Instructions for the task: Quote exactly, and only, the lines from the one with "<br> (now Green" through the end of the listing.

Dataset content:

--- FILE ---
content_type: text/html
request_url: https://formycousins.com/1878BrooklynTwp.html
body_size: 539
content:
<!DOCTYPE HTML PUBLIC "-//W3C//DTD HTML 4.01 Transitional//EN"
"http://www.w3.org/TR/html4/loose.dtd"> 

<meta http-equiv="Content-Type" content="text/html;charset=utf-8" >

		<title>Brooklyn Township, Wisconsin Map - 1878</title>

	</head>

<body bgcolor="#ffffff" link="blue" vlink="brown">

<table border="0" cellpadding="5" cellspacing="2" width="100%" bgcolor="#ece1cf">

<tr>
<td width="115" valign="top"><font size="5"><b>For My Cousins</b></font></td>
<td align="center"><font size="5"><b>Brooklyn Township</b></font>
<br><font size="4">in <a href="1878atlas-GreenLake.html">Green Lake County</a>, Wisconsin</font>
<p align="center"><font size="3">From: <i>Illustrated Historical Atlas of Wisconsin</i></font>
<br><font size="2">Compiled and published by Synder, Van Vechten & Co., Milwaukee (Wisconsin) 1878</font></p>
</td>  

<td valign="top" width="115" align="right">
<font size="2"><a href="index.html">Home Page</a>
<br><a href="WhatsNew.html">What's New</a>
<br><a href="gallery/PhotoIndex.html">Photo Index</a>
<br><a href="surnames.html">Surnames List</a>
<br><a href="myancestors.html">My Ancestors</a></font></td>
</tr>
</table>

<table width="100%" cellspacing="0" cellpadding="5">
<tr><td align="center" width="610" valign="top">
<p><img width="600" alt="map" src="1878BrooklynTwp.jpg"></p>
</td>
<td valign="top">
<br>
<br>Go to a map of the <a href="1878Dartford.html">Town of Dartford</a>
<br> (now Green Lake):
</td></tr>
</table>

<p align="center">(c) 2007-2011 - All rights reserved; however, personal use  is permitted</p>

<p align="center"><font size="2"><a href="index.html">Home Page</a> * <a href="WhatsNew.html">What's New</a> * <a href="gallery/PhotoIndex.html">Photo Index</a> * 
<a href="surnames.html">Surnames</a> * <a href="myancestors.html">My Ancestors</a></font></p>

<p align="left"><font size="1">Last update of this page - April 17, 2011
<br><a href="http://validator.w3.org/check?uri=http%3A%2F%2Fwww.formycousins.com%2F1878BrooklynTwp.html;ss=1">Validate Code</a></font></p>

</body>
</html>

The completed task:
<br> (now Green Lake):
</td></tr>
</table>

<p align="center">(c) 2007-2011 - All rights reserved; however, personal use  is permitted</p>

<p align="center"><font size="2"><a href="index.html">Home Page</a> * <a href="WhatsNew.html">What's New</a> * <a href="gallery/PhotoIndex.html">Photo Index</a> * 
<a href="surnames.html">Surnames</a> * <a href="myancestors.html">My Ancestors</a></font></p>

<p align="left"><font size="1">Last update of this page - April 17, 2011
<br><a href="http://validator.w3.org/check?uri=http%3A%2F%2Fwww.formycousins.com%2F1878BrooklynTwp.html;ss=1">Validate Code</a></font></p>

</body>
</html>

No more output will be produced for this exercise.